Book Read Free

Cries from the Earth

Page 39

by Terry C. Johnston


  At the ravine entrance another man pitched onto his back, writing in pain, dying noisily while Theller and the other five shot at anything that moved: a shadow, a sound, even a whisper of the warriors crawling up just beyond the mouth of the ravine.

  Then another flopped at Theller’s feet, clutching his shiny red neck in both hands, gurgling, gurgling …

  Twisting about at the scraping noise, the lieutenant saw the barrel of a gun appear over the side of the ravine twenty feet away. He fired his pistol at it, kicking up enough dirt near the barrel that the warrior retracted his weapon.

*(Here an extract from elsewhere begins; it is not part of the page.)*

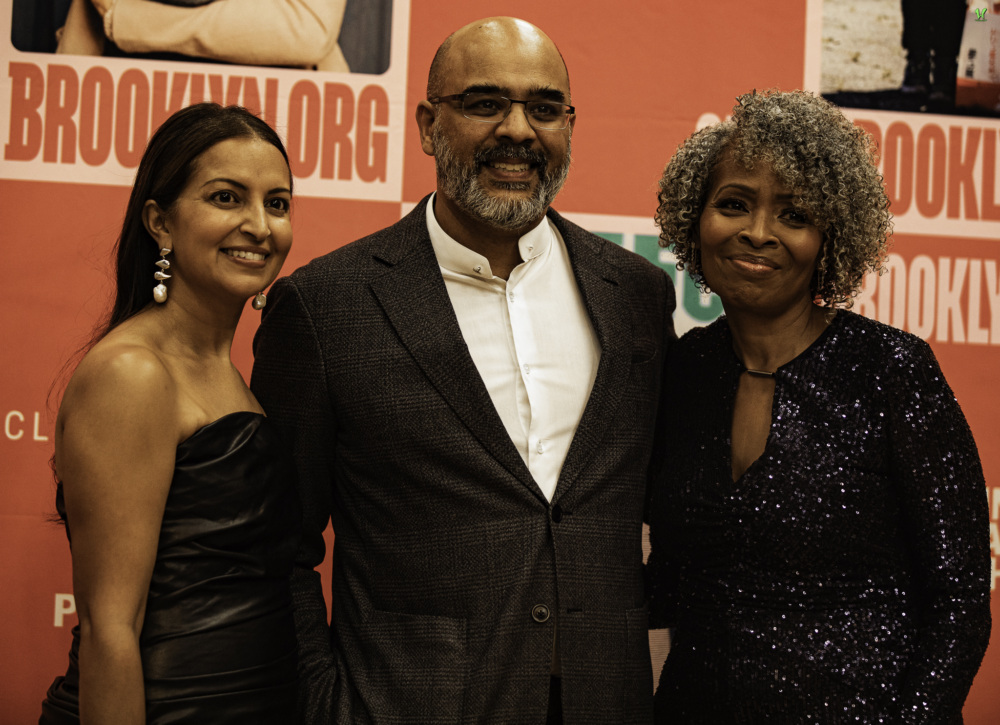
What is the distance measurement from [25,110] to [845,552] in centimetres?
241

  Theller twisted around, hoping to find that they could work their way farther back into the ravine where he and the four would have better protection until reinforcements showed up. Maybe back in the ravine they would even discover a path that would lead them all the way to the summit of White Bird Hill by following the bottom of this deep erosion scar. And once up there they would drop over to the Camas Prairie, which would take them all the way into Grangeville and Mount Idaho—

  But his heart sank as he realized this ravine was going nowhere. Less than fifteen feet from where he crouched against the wall, the ravine ended abruptly. A three-sided box. And the warriors were pressing hard, nailing down the last boards of their coffins.

  He watched the skyline, shooting at anything that moved at the lip of the ravine, any tufts of grass or a branch that rustled while the red bastards screamed their bloody oaths.

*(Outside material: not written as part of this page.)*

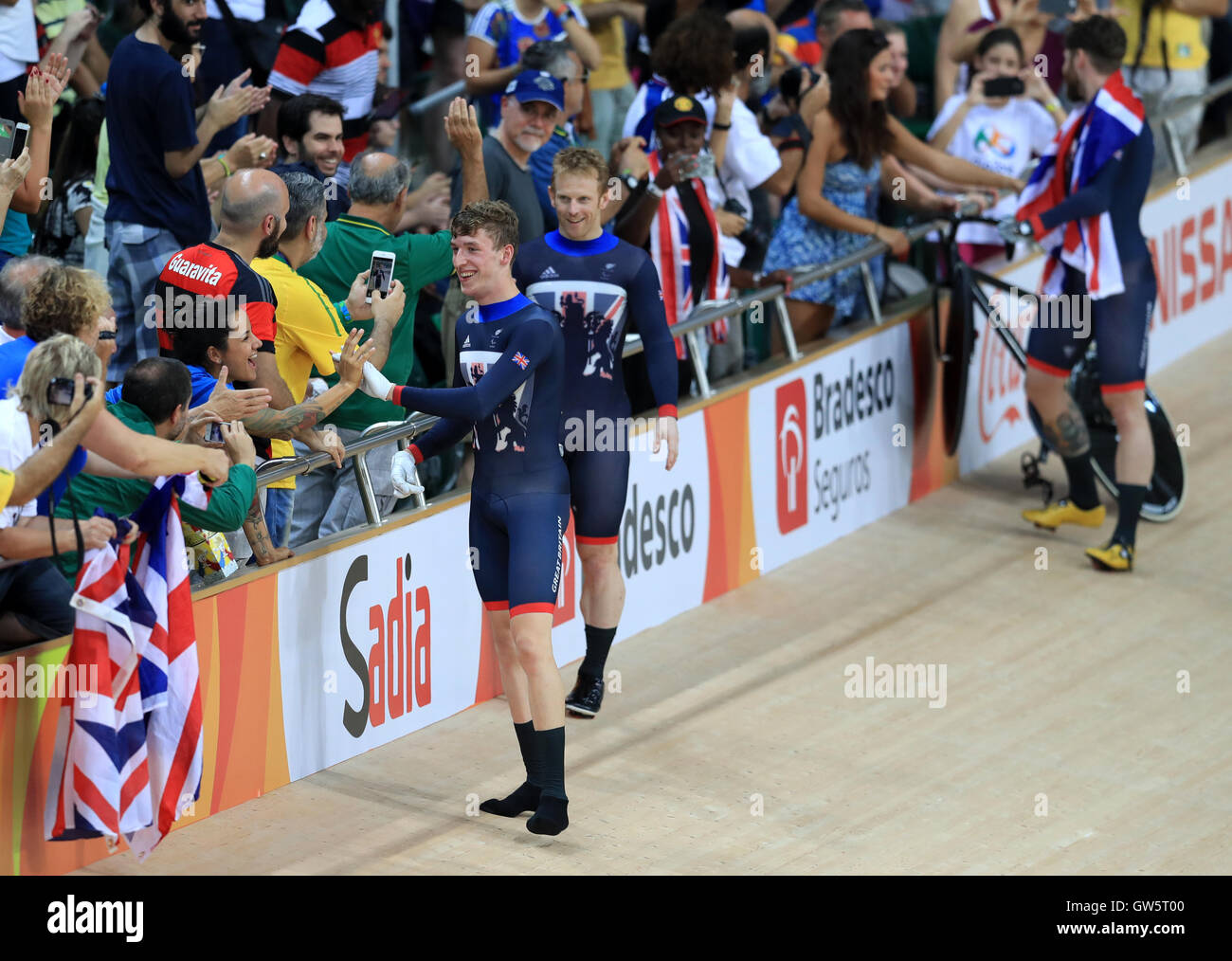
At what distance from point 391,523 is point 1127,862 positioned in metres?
2.92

  Theller heard the men fall, one by one: some grunting, some yelping a high-pitched feral note of pain. And he could tell as they went that there were fewer and fewer of their Springfields booming. Much more noise from the warriors’ Winchesters—

  Three of them popped up in front of him suddenly as he brought up his pistol and snapped off a shot.

  Watching the bullet’s impact spin one of the warriors around and back from the entrance to the ravine, Theller was jerking the pistol toward its next target as he thumbed back the hammer—only to see the puff of smoke and tongue of fire burst from the muzzle of the next warrior’s rifle. It was a Springfield carbine too.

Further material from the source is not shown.